The terms and conditions of a mating do not fall within the jurisdiction of The Kennel Club. It is therefore advisable that any breeding terms or stud fees should be arranged by mutual agreement in writing between the owner of the dog and the owner of the bitch before the mating takes place.
A general guide to creating a stud contract may be found in The Kennel Club Assured Breeders section.
As a general point, if a dog has not previously been used at stud, the owner might charge a nominal fee covering expenses at the very least. Once the dog has been proven (i.e. has produced puppies), the stud fee may be reviewed for any future matings according to the value of the dog as a proven sire and the quality of his progeny.
A guide to an appropriate stud fee may be obtained from studying online advertisements, as breeders may advertise their dogs for stud. Alternatively you can contact your nearest breed club, who may be able to give you advice on this and any other matters relating to your breed.
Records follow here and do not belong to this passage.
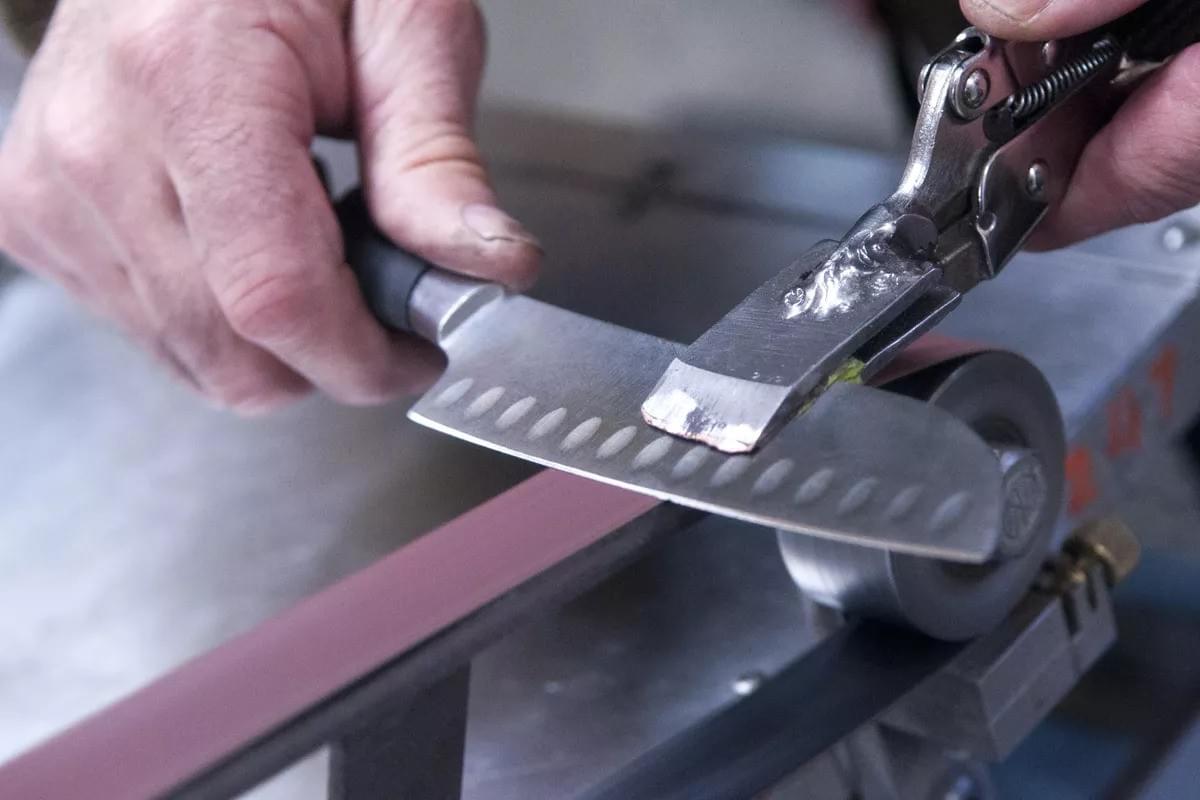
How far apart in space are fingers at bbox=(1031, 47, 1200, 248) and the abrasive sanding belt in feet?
0.41

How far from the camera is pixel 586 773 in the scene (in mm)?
532

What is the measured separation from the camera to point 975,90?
45cm

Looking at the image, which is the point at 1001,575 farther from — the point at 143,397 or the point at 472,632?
the point at 143,397

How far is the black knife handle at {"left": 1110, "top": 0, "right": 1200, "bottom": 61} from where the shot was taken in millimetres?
530

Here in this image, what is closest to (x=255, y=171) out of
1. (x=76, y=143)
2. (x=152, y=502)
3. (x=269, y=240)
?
(x=269, y=240)

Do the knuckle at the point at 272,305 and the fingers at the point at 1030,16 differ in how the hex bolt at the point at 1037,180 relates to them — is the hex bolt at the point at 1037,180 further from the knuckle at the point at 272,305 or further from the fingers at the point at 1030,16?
the knuckle at the point at 272,305

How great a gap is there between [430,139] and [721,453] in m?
0.33

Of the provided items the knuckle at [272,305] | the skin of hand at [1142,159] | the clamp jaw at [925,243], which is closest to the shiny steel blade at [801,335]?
the clamp jaw at [925,243]

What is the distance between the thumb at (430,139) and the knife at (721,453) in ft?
0.24

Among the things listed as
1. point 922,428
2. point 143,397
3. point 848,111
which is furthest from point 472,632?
point 848,111

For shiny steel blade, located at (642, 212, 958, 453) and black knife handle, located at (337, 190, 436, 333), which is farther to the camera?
black knife handle, located at (337, 190, 436, 333)

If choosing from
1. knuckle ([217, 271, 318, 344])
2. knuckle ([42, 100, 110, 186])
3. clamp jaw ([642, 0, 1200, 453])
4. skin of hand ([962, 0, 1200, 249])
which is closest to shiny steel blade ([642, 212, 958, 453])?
clamp jaw ([642, 0, 1200, 453])

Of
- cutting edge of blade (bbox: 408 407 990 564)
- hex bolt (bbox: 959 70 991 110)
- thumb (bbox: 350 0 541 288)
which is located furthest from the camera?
thumb (bbox: 350 0 541 288)

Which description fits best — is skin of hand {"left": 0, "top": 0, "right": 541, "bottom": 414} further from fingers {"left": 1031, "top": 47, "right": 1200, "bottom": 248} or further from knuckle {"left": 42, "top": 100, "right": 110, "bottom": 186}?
fingers {"left": 1031, "top": 47, "right": 1200, "bottom": 248}
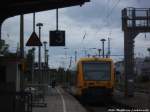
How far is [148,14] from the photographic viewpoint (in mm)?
58844

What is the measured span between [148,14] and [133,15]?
2844 millimetres

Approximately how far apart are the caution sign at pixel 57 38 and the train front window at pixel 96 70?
11.9 m

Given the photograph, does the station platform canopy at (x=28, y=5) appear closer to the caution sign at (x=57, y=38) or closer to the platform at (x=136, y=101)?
the caution sign at (x=57, y=38)

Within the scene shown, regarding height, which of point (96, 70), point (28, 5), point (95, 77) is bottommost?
point (95, 77)

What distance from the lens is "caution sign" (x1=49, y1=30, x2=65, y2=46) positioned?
28.0 metres

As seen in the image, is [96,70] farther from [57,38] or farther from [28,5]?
[28,5]

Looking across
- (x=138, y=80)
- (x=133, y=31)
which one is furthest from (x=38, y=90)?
(x=138, y=80)

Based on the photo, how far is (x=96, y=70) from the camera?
1593 inches

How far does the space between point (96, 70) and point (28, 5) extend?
20931mm

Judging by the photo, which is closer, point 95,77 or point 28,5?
point 28,5

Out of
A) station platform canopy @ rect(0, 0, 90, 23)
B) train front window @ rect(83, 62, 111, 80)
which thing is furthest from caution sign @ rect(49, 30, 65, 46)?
train front window @ rect(83, 62, 111, 80)

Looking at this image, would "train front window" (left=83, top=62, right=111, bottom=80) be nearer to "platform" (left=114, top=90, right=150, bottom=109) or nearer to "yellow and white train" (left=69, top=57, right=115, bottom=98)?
"yellow and white train" (left=69, top=57, right=115, bottom=98)

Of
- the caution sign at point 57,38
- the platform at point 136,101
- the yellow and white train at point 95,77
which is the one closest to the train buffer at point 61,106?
the yellow and white train at point 95,77

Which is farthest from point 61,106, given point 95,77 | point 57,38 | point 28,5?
point 28,5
You will also need to ensure that your dog’s Kennel Club registration does not carry any breeding restrictions or endorsements. If there are any, before any mating occurs, you will need to discuss this further with the person from whom you obtained the dog, as any breeding restrictions or endorsements will need to be removed before the registration of a litter can take place. In most cases it will be the breeder who has placed the restriction, and they will therefore be the person empowered to remove it.
The Kennel Club Assured Breeders
Although the main responsibilities of the Assured Breeders scheme relate to the dam owner, there are responsibilities such as permanent identification required for the stud dog. Assured breeders are given a high profile through The Kennel Club and advertised on our website all year round. There are a variety of discounts and rewards available for members of the scheme.
Your role as the owner
As the owner there are some key roles you should play in making sure the mating goes smoothly, including:
- providing a stud dog contract
- supervising the actual mating
- knowing how to handle the bitch to ensure mating
- ensuring the dogs are safe after they tie and that neither dog is hurt or injured
- assisting or advising if the bitch shows little interest in mating
- being available to give advice to the owner of the bitch on whelping or puppy care
- being willing to help with any problems with the puppies, i.e. health issues, rehoming etc.
Selecting a bitch
Using your dog on a bitch that is not well matched may have an impact on the puppies produced and your dog’s reputation. It is your responsibility to ensure that a mating between the two dogs is justified and that a mating will be beneficial to the breed.
When assessing how well matched the bitch is to your dog, you should ask yourself the following questions.
- Is the bitch old enough to breed?
- Has she got the appropriate health test and screening scheme results?
- Is the bitch Kennel Club registered with no endorsements?
- Have you checked how related the dogs are using the inbreeding coefficient calculators?
- Has the bitch been bred from before? If so, how many times and were there any complications?
- Is she generally healthy?
- Is there any history of health concerns in her pedigree?
- How have previous matings gone?
- Is the owner happy with your stud contract?